The food at Bangriposi Hotel
Rather, I feel I should talk about the food at Bangriposi Hotel. It’s all home-cooked. The caretaker family takes care of it. There’s a package with 400/- per head per day for all three meals and a few rounds of liquor tea. They serve luchi-sabzi / roti-sabzi and eggs in the breakfast and obviously, we went for the first option. And I must say, the tribal family had been trained quite well to on the Bengali palate. The aloo torkari was mind-blowing- just like home- a slight dose of runniness and with the pampering of nigella seeds- damn good.
they serve egg/ fish for lunch and chicken for dinner. Of course, you can upgrade to chicken on both the meals for a little extra cost and we had it. Like the typical village homestays, they had cage-free chicken and the meat itself elevated the cooking. Rice, dal, one fritter, sabzi, and chicken- that’s the standard menu for lunch and the same was fir dinner. But we opted for roti or Parota for dinner.
And the interesting part…
The interesting food part is yet to come at Hotel Bangriposi. For a nominal amount, the family can serve some Grilled chicken in the evening. It’s 200/- for half KG and 350/- for one kg. Chicken marinated with the basic stuff- salt, lemon, curd, and red chilly powder. Don’t go by the unattractive burnt color. Looks can be deceptive. 9 of us finished 3 kg chicken in no time. Mahua can be bought and the best local quality is priced at 150/- per ltr.

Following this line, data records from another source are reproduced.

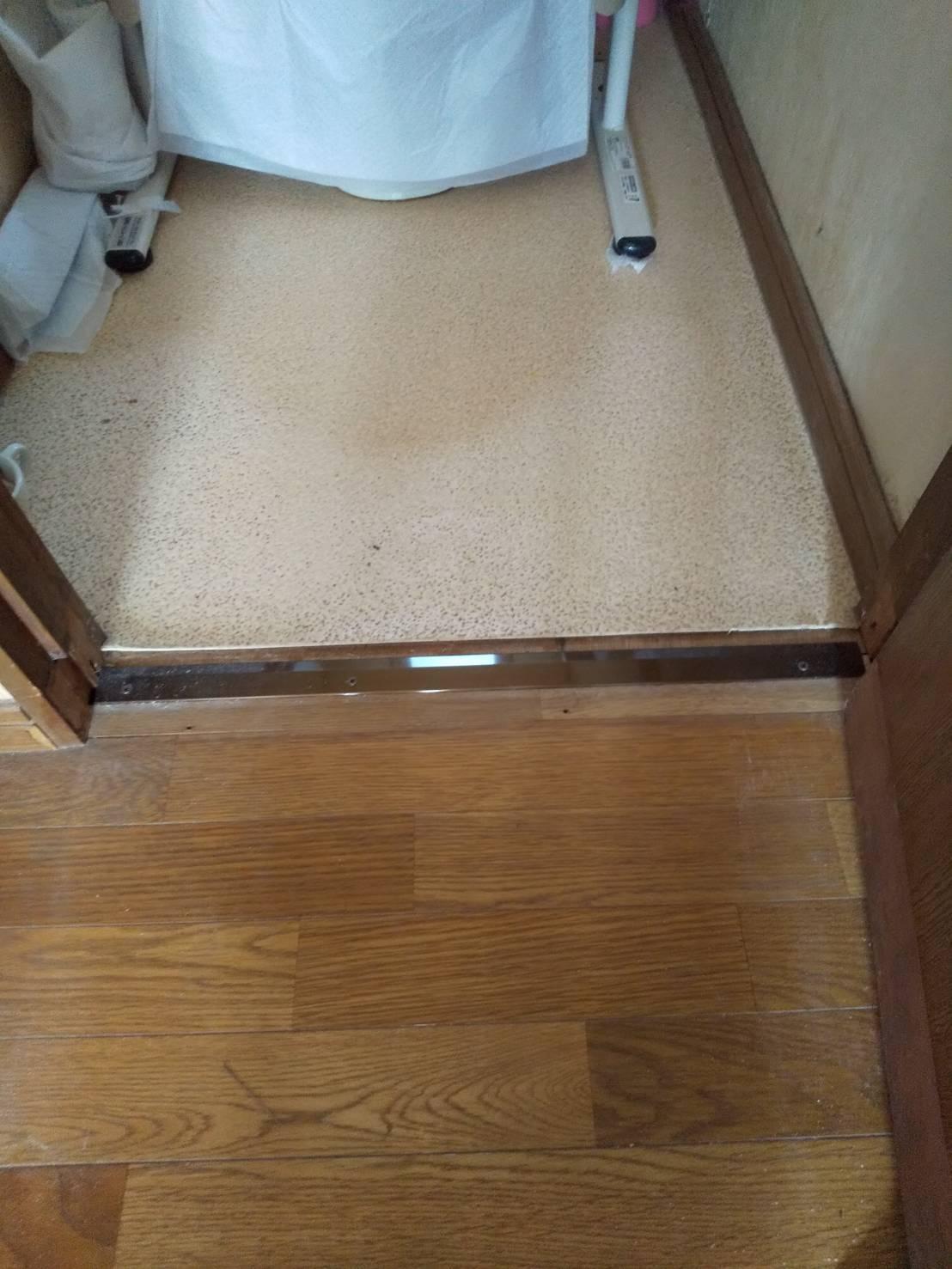 つまずきを防止するため、廊下からトイレの敷居を取り除き、への字型アルミプレートでフラットに
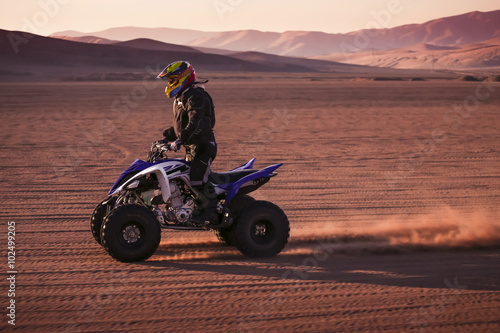 obraz PCV Quad racing in the desert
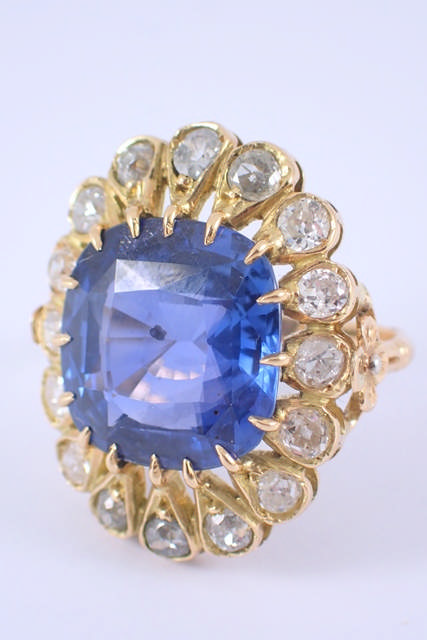 A fine antique Ceylon sapphire & diamond cluster ring, the sapphire is estimated as 14.70cts, with a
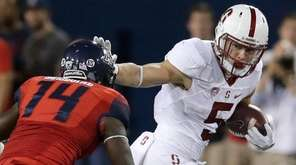 Stanford running back Christian McCaffrey (5) stiff-arms Arizona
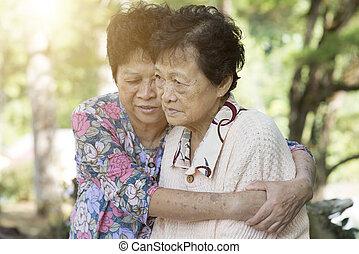 Asian elderly women hugging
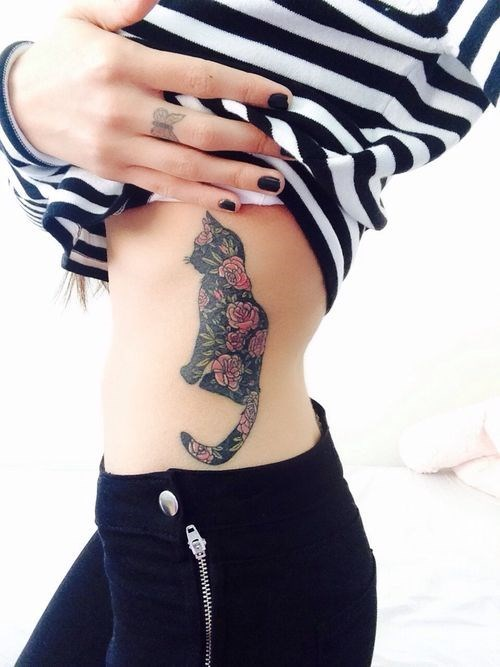Skinny girl with tattoo of a cat made up of flowers on the side of her torso.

The combo of grilled chicken and mahua+ 7-up is simply a pair, made in heaven.
The beauty of this place is simply the art of doing nothing. You need to forget about the city and relax. Kids can enjoy the company of their local friends, a couple of friendly dogs, and a goat family. My son learned the art of climbing a tree from his friends there and quite enjoyed it. For grown-ups (so-called), there is mahua and some books or/ and music- to be carried.

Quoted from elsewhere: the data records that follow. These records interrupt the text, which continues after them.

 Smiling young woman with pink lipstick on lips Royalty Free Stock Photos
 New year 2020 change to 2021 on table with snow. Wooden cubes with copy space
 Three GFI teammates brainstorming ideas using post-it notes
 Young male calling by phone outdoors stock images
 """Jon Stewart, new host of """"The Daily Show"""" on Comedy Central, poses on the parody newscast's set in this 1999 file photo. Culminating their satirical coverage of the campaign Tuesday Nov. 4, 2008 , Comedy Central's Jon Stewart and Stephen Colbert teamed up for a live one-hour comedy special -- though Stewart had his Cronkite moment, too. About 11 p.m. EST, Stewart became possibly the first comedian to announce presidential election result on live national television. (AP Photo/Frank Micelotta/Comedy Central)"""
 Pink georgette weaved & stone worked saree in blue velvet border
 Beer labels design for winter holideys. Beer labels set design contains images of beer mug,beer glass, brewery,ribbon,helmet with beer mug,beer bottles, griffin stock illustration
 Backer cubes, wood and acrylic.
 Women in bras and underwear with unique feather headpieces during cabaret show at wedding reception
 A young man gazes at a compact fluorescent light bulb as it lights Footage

And the tea-shop outside Bangriposi Hotel
Just outside the hotel, there is this tea shop run by Sanjay da and his wife. And it’s a quite busy shop. The offering is quite basic- tea and local snacks- idli (with ghoogni), fritters (with ghoogni) and vada (again with ghoogni)- all for 5/- a piece. All served hot. The view from the shop is fantastic- rather, soothing is the right word here. You need to occupy your place on the bench, sip on the endless glasses of tea and just do nothing.
Local sight-seeing at Bangriposi
There are a few tourist circuits which can be covered at Bangriposi and local cars are there to serve you. And your hotel can arrange for the same. We took the Bolero from the hotel authority- Bablu@ 8763200392. He was the same guy who got us our dose of mahua in the evening.
- Simlipal forest tour- it’s a full day trip and for one full car, it should cost around 4000/-
- Brahmakund and NE Dam- We went for the half-day trip and the car cost us around 1400
- Other two dams- Recommended for some sunset shooting. The trip had cost us around 1400/- for the full car
Finally…
Bangriposi is still not infested with tourists and that’s the good part., There are very few hotels, thus keeping the rustic charm alive. Please check the details below for your booking and do let me know your experience. And if you’re too keen on tasting the Oriya Chhenapora, you can find some (basic stuff) at the below sweet shops at Bangriposi market.
- hotel link: http://bangriposi.com/
- Contact Number: Subhro@ 9831309512 / amit@ 6291377154
- Rate: 2200/- for the three-roomed bungalow and food to be billed separately
Bon Appetit !!!
I can be reached at indrajit.lahiri@ymail.com
2 comments
I feel like going there right away. But I am still awaiting my second dose of COVID vaccine. But this will be on the to-do list most definitely.
Good and informative post. But I would like to know why in odhisa the vada, idli, upma is being served with ghugni, most of the places in odhisa it is same. Is it because they share border with andhra and that’s why vada with ghugni or idli with ghugni is the the result of this mixed culture????.